Hendricks provided him with no contact information, instead insisting Reyes do the legwork, so he would know she wasn’t fake. In the time it took for him to track down her phone number, Hendricks filled her in on his exchange with Reyes and gave her a rough outline of his plan. Once Reyes was onboard, it was simply a matter of moving the pieces into place and everyone playing his or her respective part.

In a way, she thought, Segreti’s apparent demise was fitting. He’d been resurrected on camera and killed again the same way. This time, the FBI wasn’t leaving anything to chance-aside from Charlie and her handpicked detail, the only people in the Bureau who knew Segreti was still alive were O’Brien and the director himself.

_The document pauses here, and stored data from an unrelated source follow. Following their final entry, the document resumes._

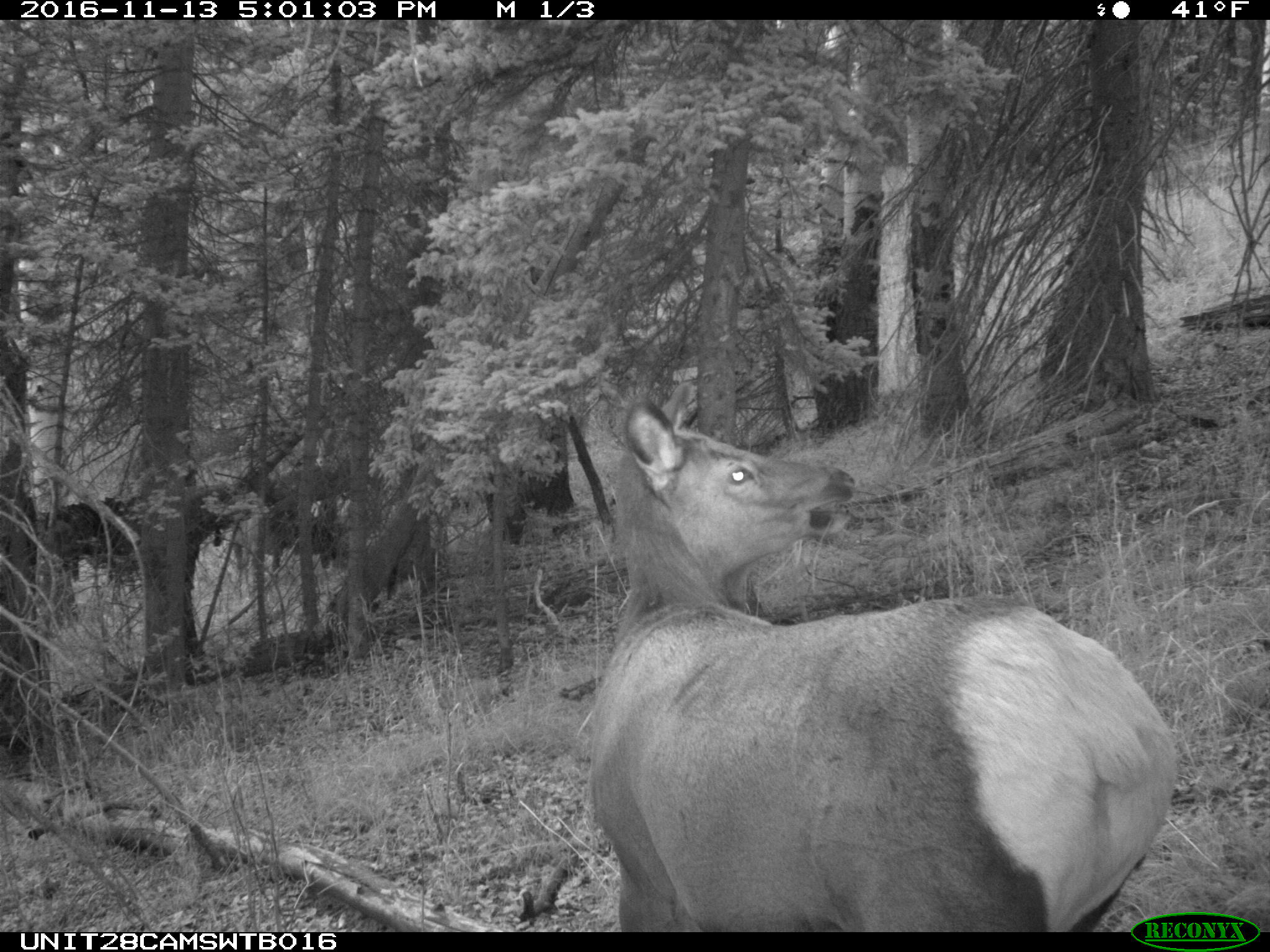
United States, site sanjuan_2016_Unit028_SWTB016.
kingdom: Animalia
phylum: Chordata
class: Mammalia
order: Artiodactyla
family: Cervidae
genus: Cervus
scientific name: Cervus elaphus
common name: red deer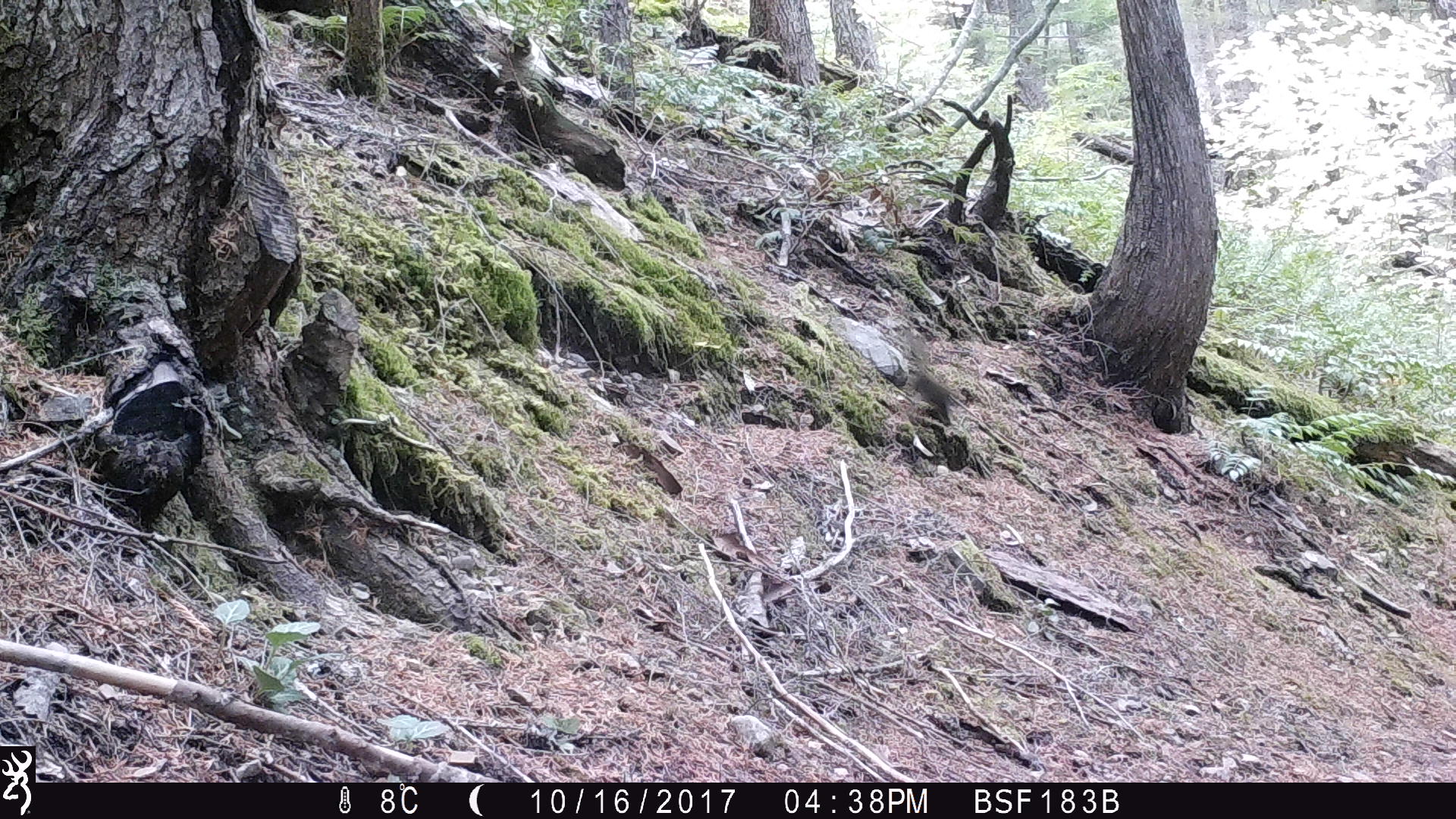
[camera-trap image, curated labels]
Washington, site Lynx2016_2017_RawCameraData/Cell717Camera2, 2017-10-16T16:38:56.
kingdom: Animalia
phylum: Chordata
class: Mammalia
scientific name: Mammalia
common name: small mammal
Small mammal (Mammalia). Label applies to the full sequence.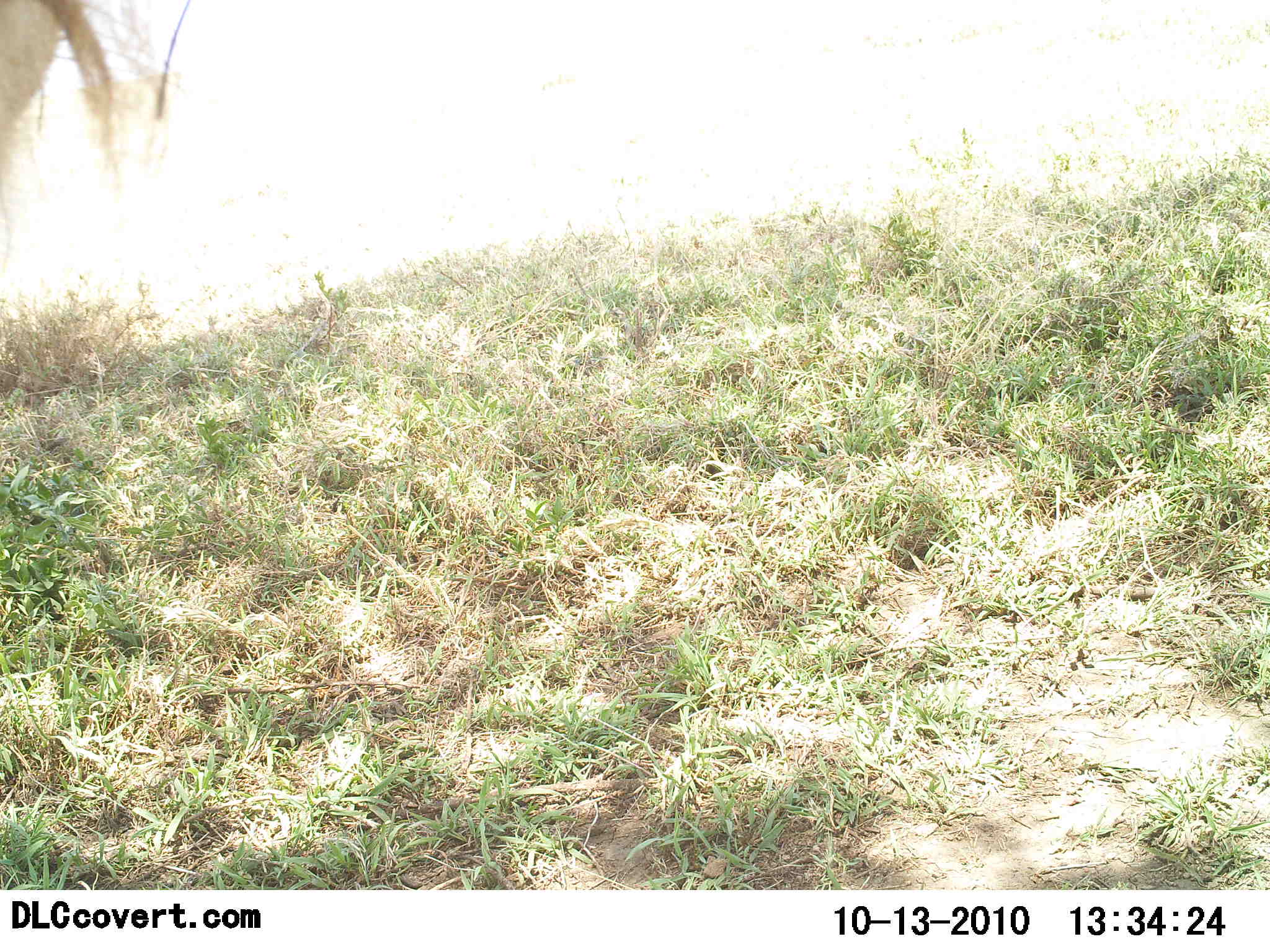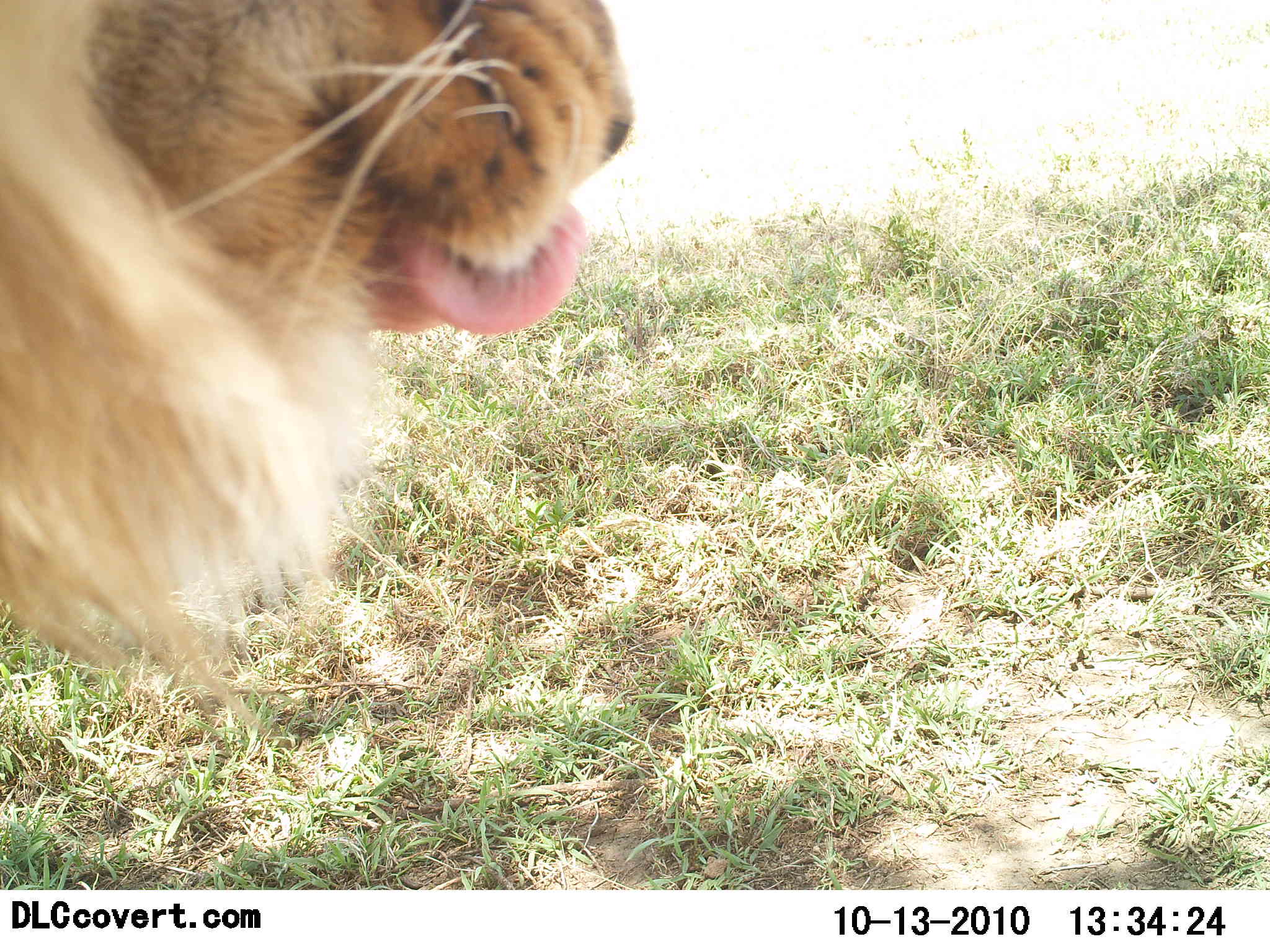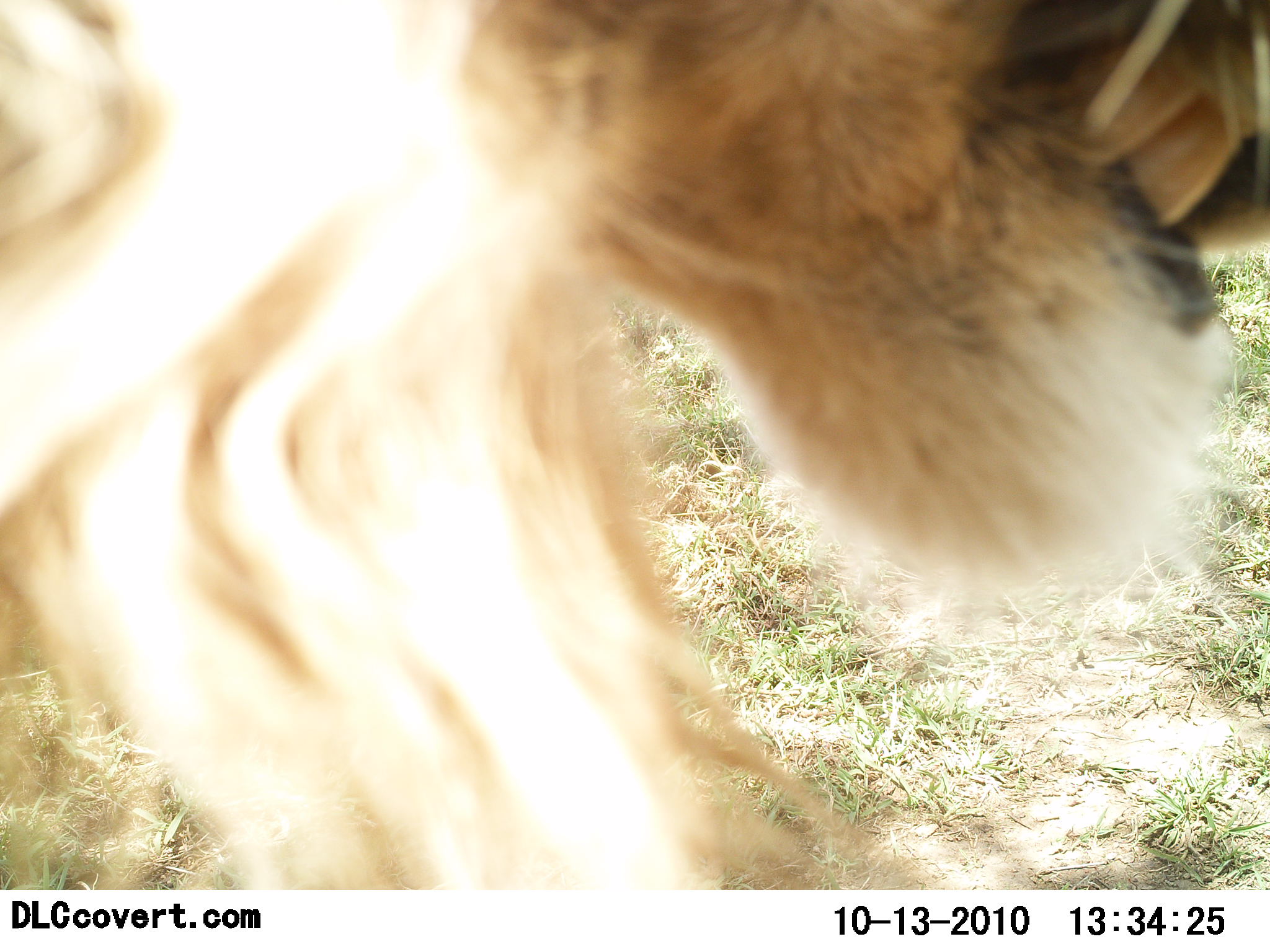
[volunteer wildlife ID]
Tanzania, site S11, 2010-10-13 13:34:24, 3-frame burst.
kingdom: Animalia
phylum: Chordata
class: Mammalia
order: Carnivora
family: Felidae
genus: Panthera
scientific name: Panthera leo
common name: lion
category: lionmale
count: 1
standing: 18%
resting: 0%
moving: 73%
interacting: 9%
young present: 0%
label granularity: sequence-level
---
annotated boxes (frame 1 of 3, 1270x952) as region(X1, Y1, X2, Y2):
animal: region(0, 0, 119, 255)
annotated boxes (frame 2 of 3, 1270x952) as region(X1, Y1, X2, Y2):
animal: region(0, 1, 635, 763)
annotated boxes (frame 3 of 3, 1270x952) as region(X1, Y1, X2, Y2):
animal: region(0, 1, 1268, 886)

“How’d your appointment with the doc go?” Thompson asked. Segreti looked like he’d lost weight since she’d last seen him-which seemed impossible, since it was only days ago-and he’d developed a sickly pallor.

“Good,” Segreti said. “He says the cancer’s responding to treatment. I might have another year in me after all. And he gave me something for the nausea, so food’s been staying down a little better.”

“Glad to hear it.”

The dog, Ella, stirred and looked at Thompson. Then she yawned and went back to sleep.

“How’s she been doing?” Thompson asked.

“A little better every day, but the agents tell me she still whines something fierce whenever I leave.” He smiled again. “Whatcha got there?”

Thompson opened the manila folder. Handed him the top page. When Segreti saw it, he laughed. It was a death certificate with his name on it.

“Thought you might get a kick out of that. In the eyes of the U.S. government, you’re officially a dead man.”

“Twice over now. You got anything else in there for me?”

She handed him the second document. “That’s a copy of your immunity agreement. Everything’s exactly as we discussed, and as you can see, the attorney general has signed off on it.”

Segreti read it carefully, nodding when he reached the section that ensured that Cameron and Hendricks could not be prosecuted for what went down in San Francisco. Then he set the document aside.

“So,” Thompson said, “what now?”

Segreti smiled. “Now you pull up a chair and I tell you everything I know about the Council.”